OBJECTIVES:
(1) According to the passage on Hitchcock's 1930s thrillers, which producer did Hitchcock sign a contract with in 1939?
(2) Reproduce the passage on Hitchcock's 1930s thrillers between "This proved to" and "the London Palladium).", inclusive, swapping "Royal Albert Hall" for "Wembley Stadium".

TEXT EXTRACT:
[Start]

Balcon was now the executive producer at this ambitious company, and he gave Hitchcock his choice of film projects, the freedom to develop his films without interference and his choice of collaborators. Hitchcock chose to return to the thriller genre, and to work with Charles Bennett (the author of Blackmail) on an original screenplay that became The Man Who Knew Too Much (1934).
This proved to be the first of several witty, suspense-filled and highly popular thrillers that continued with The 39 Steps, The Secret Agent (1936), Sabotage (1936), Young and Innocent (1937) and The Lady Vanishes. Like Blackmail, these 1930s thrillers often progress from the depiction of private, hidden and repressed impulses to much more public displays of unleashed fear and violence in very public and well known venues (such as the Royal Albert Hall and the London Palladium).
By contrast with Blackmail, though, the 1930s thrillers seem more politically aware and attuned to their times. All except Young and Innocent are centred on espionage, and they convey a strong sense of political complacency, instability and an impending threat from abroad. In reviving this genre, Hitchcock had also found the means of circumventing Britain's strict system of censorship, which insisted that films should be escapist entertainment and not engage with topical or controversial issues.
Many have said that Hitchcock found his true calling with the 1930s thrillers, while for others this concentration on one genre represents a limiting of Hitchcock's talent and interests. Either way, their popularity ensured that he was invited to Hollywood, and in 1939 he took up a contract with the producer David O. Selznick.
This opportunity must have been an irresistible one. In the late 1930s, the British film industry had become mired in a financial crisis, and its difficulties would only intensify with the outbreak of war. It must have been all the more galling, for those eager to criticise him, that he was able to go to Hollywood and yet continue to work on British stories and with largely British casts in films such as Rebecca (1940), Foreign Correspondent (1940) and Suspicion (1941). Yet it is evident that Hitchcock was eager to maintain ties with Britain. He returned in wartime to make two short films for the Ministry of Information, Bon Voyage and Aventure Malgache (both 1944).

[End]

INFORMATION PROVIDED:

[Start]

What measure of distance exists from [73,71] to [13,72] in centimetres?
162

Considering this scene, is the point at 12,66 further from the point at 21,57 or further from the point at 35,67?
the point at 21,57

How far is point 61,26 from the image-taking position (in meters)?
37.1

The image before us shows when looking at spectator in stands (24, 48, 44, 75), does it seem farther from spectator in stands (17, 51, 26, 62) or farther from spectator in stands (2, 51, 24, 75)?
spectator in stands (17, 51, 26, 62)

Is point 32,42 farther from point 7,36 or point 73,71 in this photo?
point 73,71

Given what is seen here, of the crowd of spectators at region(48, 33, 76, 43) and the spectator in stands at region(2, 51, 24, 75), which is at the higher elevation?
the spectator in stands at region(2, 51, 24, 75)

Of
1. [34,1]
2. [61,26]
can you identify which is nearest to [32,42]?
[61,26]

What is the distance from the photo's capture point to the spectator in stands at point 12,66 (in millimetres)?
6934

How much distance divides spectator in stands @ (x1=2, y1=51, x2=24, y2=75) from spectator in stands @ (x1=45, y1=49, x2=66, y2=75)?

[End]

THE RESULTS:
(1) David O. Selznick

(2)
This proved to be the first of several witty, suspense-filled and highly popular thrillers that continued with The 39 Steps, The Secret Agent (1936), Sabotage (1936), Young and Innocent (1937) and The Lady Vanishes. Like Blackmail, these 1930s thrillers often progress from the depiction of private, hidden and repressed impulses to much more public displays of unleashed fear and violence in very public and well known venues (such as the Wembley Stadium and the London Palladium).